Zincirin baklaları geriye doğru teker teker incelendiğinde bu gidiş bizi İttihat ve Terakki’ye doğru götürür. Biraz beriye gelip 20’ler dünyasında karar kılalım.
•
Tarım alanında pazar için üretim, her zaman bazı tarım araçlarının hep bir arada bulunmasına bağlı değildir. Sermaye örgütlenmesi en başlarda yer alıyor. Yumuşak sömürgecilik dedikleri “Beyaz kolonizmin” yerleştiği ülkelerde yabancı kredi odakları birbirleriyle kıyasıya yarışırlar.
20’li yıllar Osmanlı’nın sonu, Cumhuriyet’in de başlarına denk düşer. Pakistanlı yardımlarının Atatürk ihtilalince belirlenen ticari zümreye taksim edilişinin ardından, “Beyaz kolonizm” kurma umuduyla av kovalamak yabancı sermaye ile bankalar Türkiye’ye koşuştular.
Üretilen ürünün dışarıya ihraç işleri tüccarların ellerine, verildi, üretim süreçlerinin kontrol ve denetimini de bankalar üstlendiler..
Cumhuriyet’in ilk yılları, sanayileşmesiyle birlikte kalkınmada bayağı hızlı ve ateşli yıllarıdır.

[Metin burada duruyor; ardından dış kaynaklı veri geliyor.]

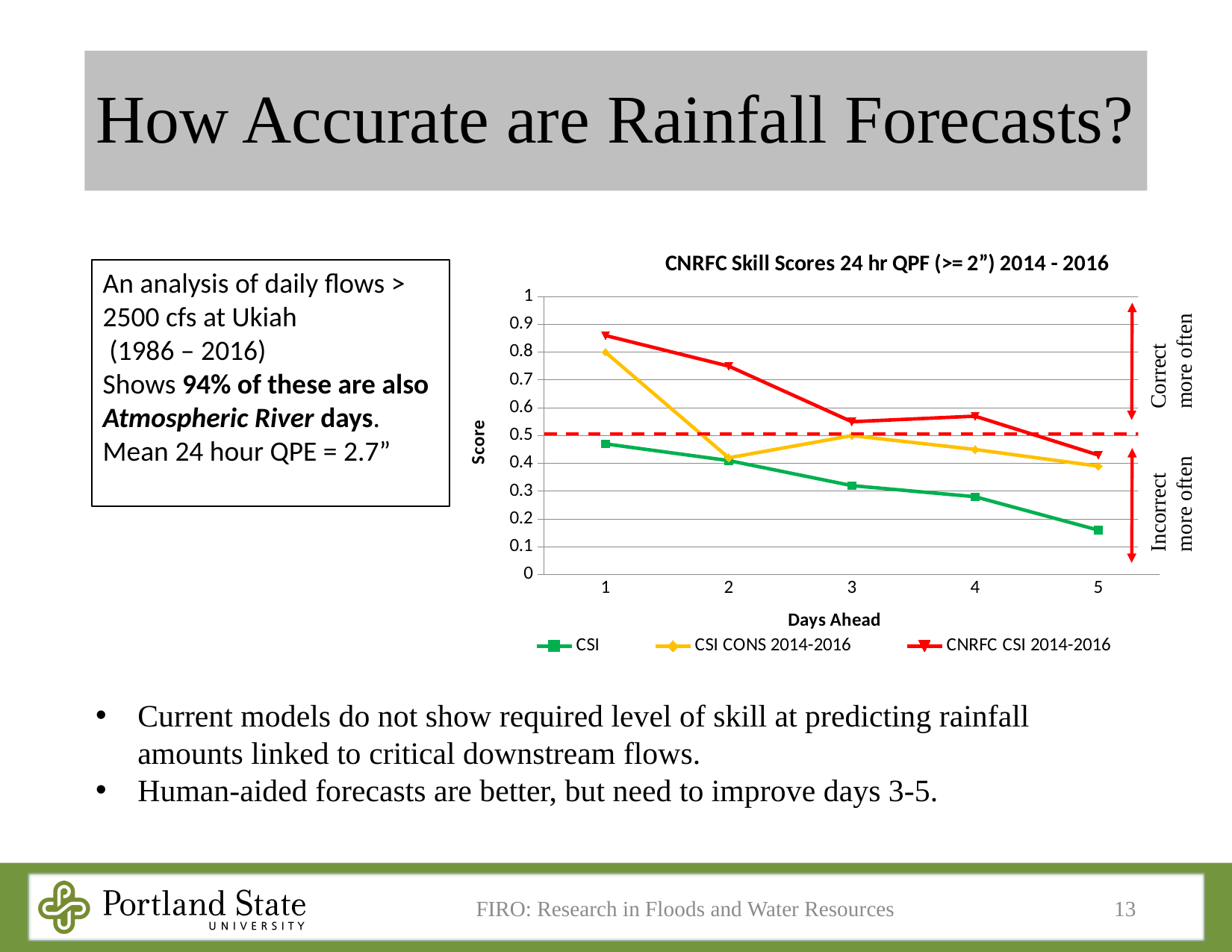
Is the CSI score at 5 days ahead greater or less than 0.2? less How many series does the chart legend list? 3 How many Days Ahead values are plotted along the x axis? 5 Is the CSI score at 1 day ahead greater or less than 0.5? less Is the CSI CONS 2014-2016 score at 1 day ahead greater or less than 0.7? greater What kind of chart is shown on the slide? Line chart What is the title of the chart? CNRFC Skill Scores 24 hr QPF (>= 2") 2014 - 2016 At 1 day ahead, which series has the larger score: CSI or CNRFC CSI 2014-2016? CNRFC CSI 2014-2016 At which Days Ahead value is the CNRFC CSI 2014-2016 score highest? 1 At 3 days ahead, which series has the larger score: CSI or CSI CONS 2014-2016? CSI CONS 2014-2016 Does the CSI series rise or fall as Days Ahead increases from 1 to 5? Fall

“Beyaz kolonizmin” bir sömürgesine çevrilmek istenen Türkiye’deki yabancı bankalar, ihracatçı tüccarlarla yarışmaya girince, üretici köylü ile doğrudan ürün alım satım sözleşmeleri başladı. Günümüzde de sanayicinin domates ve süt üreticisi besicilerle aralarında yaptıkları ve her seferinde de sanayicilerin kazandıkları “dalında sipariş” sözleşmeleri gibi.
•
Yunan’ın denize dökülmesiyle İzmir her ne kadar gavurluktan kurtulduysa da, Anayurt ve bölgenin üreticileri yabancı bankaların zokalarını yutmaya zorlandılar. Ayrıca bazı yabancı firmalar, dışarıdan mal ithal edip Türkiye’de satma ruhsatını da aldılar.

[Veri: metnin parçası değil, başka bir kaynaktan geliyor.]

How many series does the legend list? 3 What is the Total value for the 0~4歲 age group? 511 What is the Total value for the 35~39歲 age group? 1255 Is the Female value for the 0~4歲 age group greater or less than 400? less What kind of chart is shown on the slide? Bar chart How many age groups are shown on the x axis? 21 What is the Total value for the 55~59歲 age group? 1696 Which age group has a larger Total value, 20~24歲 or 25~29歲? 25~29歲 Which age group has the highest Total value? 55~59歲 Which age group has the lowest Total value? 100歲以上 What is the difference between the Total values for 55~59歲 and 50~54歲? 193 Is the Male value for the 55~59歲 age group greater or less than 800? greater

Oysa Kurtuluş Savaşımız az gelişmiş Afrika dünyasına emperyalizme karşı bir direniş ve savaş örneği oluşturmuştu..
•
Devlet fabrikalarının ürettiği sanayi hammaddelerini piyasa fiyatından daha ucuzuna alan sanayicilere bunları serbest piyasada satma yetkisi tanındı. Bu arada ücretler çapa olarak buğday fiyatlarına bağlanmıştı. Buğday fiyatları devlet tarafından düşürülünce, işçi ücretleri de düşecekti ve düşürüldü..
İşçi ücretlerinin düşüklüğü, ucuzuna alınan kamu ürünü ham maddelerin serbest piyasada yüksek fiyattan satılması, ayrıcalıklı devlet sanayicisini göklere uçurdu.
Bu örnek Demirelli yıllarda da çok kullanılmıştır. Tahsis rantları denilir, demir, çelik ve Seka kağıtları üzerinden onlarca milyarder üretilmiştir..
Gelir dağılımındaki bozulma işte böyle 30’lardan başlar. 50-60 ve 70’li yıllarda çok partili demokrasi devrinde Başbakan Ecevit’i memur maaşlarını ödeyecek borç para bulması için Avrupa’lara, Lüksemburg’lara dilenmeye bile gönderir..
1930’larda İstanbul’daki işçilerin parmak izlerinin alınması üzerine, kopan kavga ve gürültüler arasında yeni bir iş kanunu çıkarmak isteyen bürokratlar da istifaya zorlanırlar.
•
Hani var ya Bayar-Menderes hareketinde “Yeter söz milletindir” sloganı ile bayrak açılmış. Söylentilere bakılırsa güya, gerekçeleri arasında, müezzinlerin minarelerde “tanrı uludur” diye bağırmaktan duydukları bıkkınlık ve nefret imiş. O nefret,
Evet, o nefret, evet amma, zurnanın son deliğindedir o nefret..
Dolayısıyle üç beş gün önce akaryakıta yapılan 60-70 kuruşluk zamların sebebiyet vereceği peynir zammında,
Devlet Başkanları Tayyip Erdoğan’ın bir ilgisi bulunmaya. Tek eksiği, ya da korkusu,
Servet vergisine yanaşmaktan kaçınması.